When Aimee Mann and Michael Penn began performing together at a Los Angeles club a few years ago, they were refugees from the music industry looking for a home. While their fortunes have since bettered, the couple, who are married but write and record songs separately, still treated their sold-out concert at Park West Tuesday night as a decidedly casual, unassuming extension of their hometown shows.
The approach was welcome at a time when many pop musicians regard careerism more as a mandate than something shameful. The lengths Mann and Penn took to avoid anything smacking of–horrors!–stardom sometimes smacked of self-indulgence, though, as they performed muted, acoustic renditions of their songs and employed a stand-up comic to handle most of the onstage chatter.

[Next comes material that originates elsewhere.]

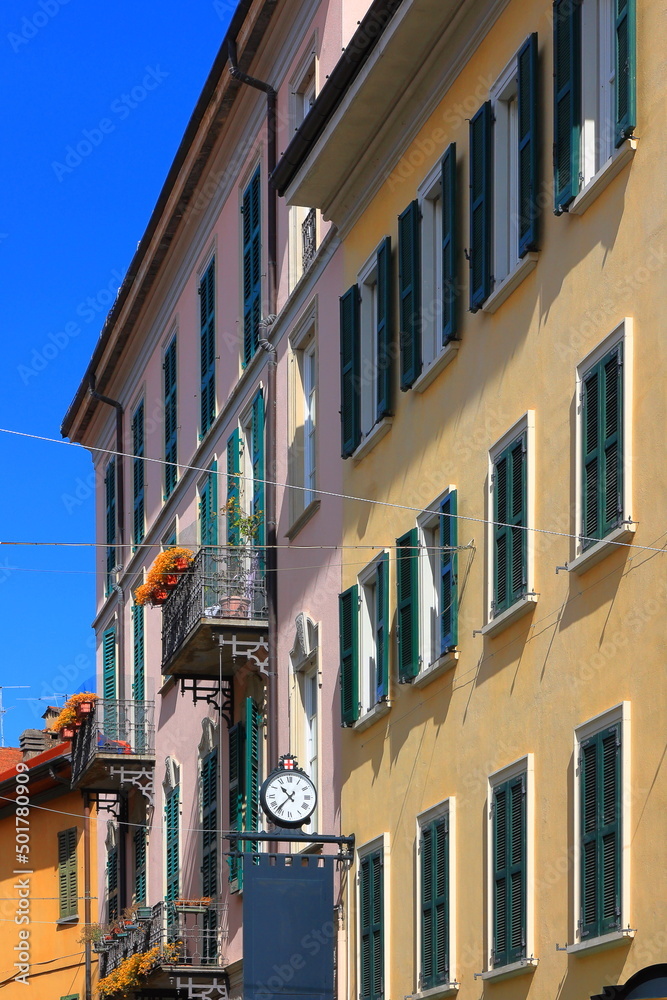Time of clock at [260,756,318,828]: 10:36
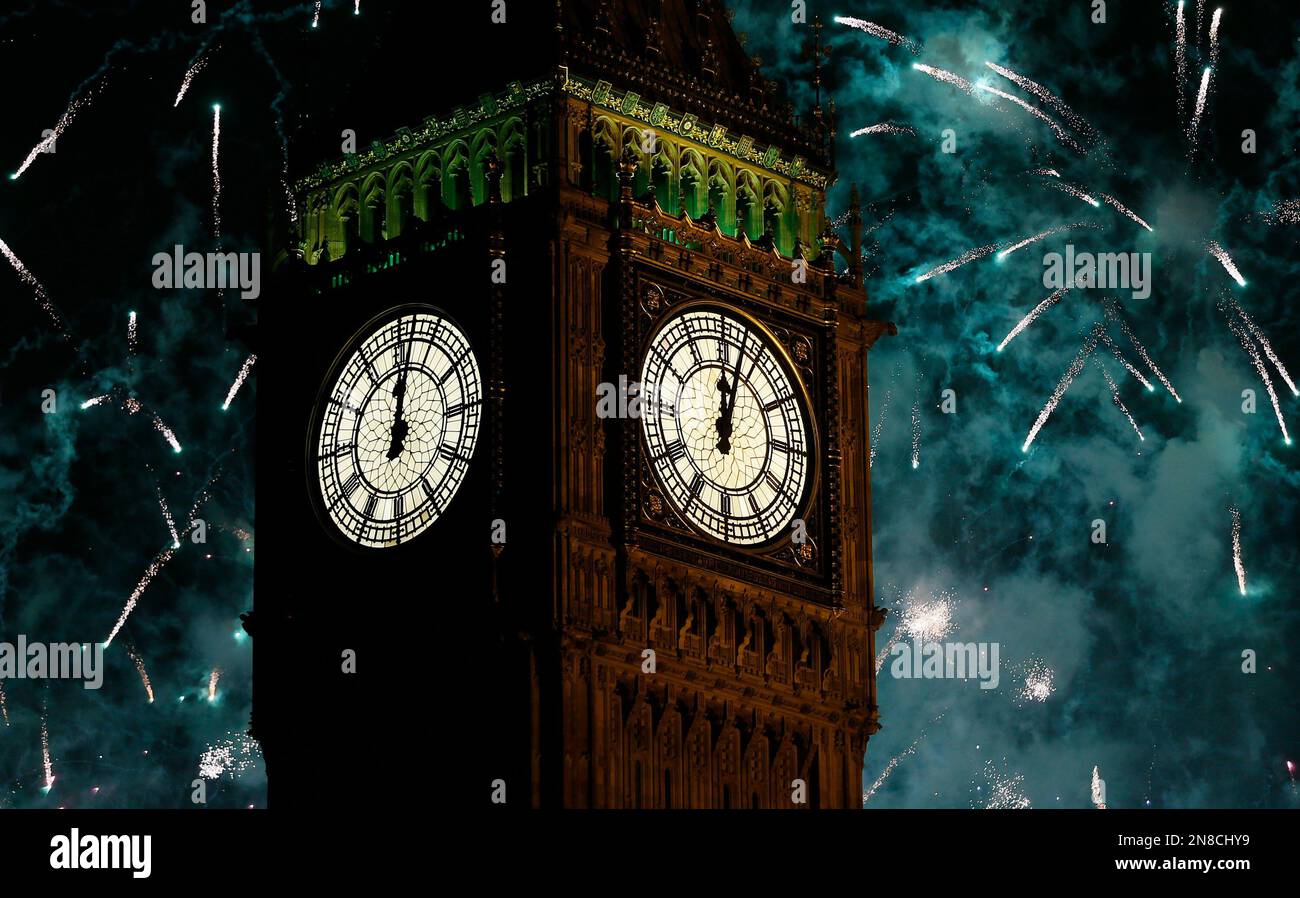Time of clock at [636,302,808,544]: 12:02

Granted, Mann and Penn have been bitten enough during their careers to be understandably shy. After debuting as the big-haired siren behind “Voices Carry,” her early-’80s MTV hit with her band ‘Til Tuesday, Mann watched her solo career founder amid record company woes, until her songs were featured prominently in the recent film “Magnolia.”
Penn has followed a similar arc, beginning promisingly with his hit “No Myth,” from his 1989 debut, then going years without recording, until the release of the CD preceding his newest one, “MP4.”
Introducing a spectral “Voices Carry” as a final encore, Mann remarked that she chose to play it because no one in the crowd yelled for it, and the couple’s determination to avoid show biz pandering was evident in their introspective renditions.
Built on her brisk guitar strumming, songs such as “You Could Make a Killing” were filled with long sustained notes that favored Mann’s bright, cool soprano. Singing in a reedy tenor, Penn twisted serpentine melodies around pensive chords on songs including “Out of My Hands.”
Mann’s “Wise Up” and Penn’s “Long Way Down” both showcased their penchant for gradually ascending melodies that conveyed a sense of yearning for things unattainable. Whereas Mann’s lyrics found her adrift and grappling, Penn was more contentious in his struggles.
“You look like a perfect fit for a girl in need of a tourniquet,” Mann sang on “Save Me,” her Academy Award-nominated song from “Magnolia,” while Penn declared that all he wanted was the “Whole Truth.”
While the murmuring keyboards, rustling percussion and gently chiming guitar of the couple’s three-man band enhanced their songs’ artful pleasures, the arrangements often were mild to a fault. “Ghost World,” from Mann’s new CD, “Bachelor 2” (available through her self-titled Web site) was transformed from a brisk rocker to a harmony-swaddled reverie, and Penn began “High Time” as a dirge that never achieved the bouncy energy of the recorded version.
Comedian Ron Lynch was an effective opening act and an agreeable foil, but his presence was occasionally disruptive and seemed to prompt Mann and Penn to ham it up at the music’s expense during the encores.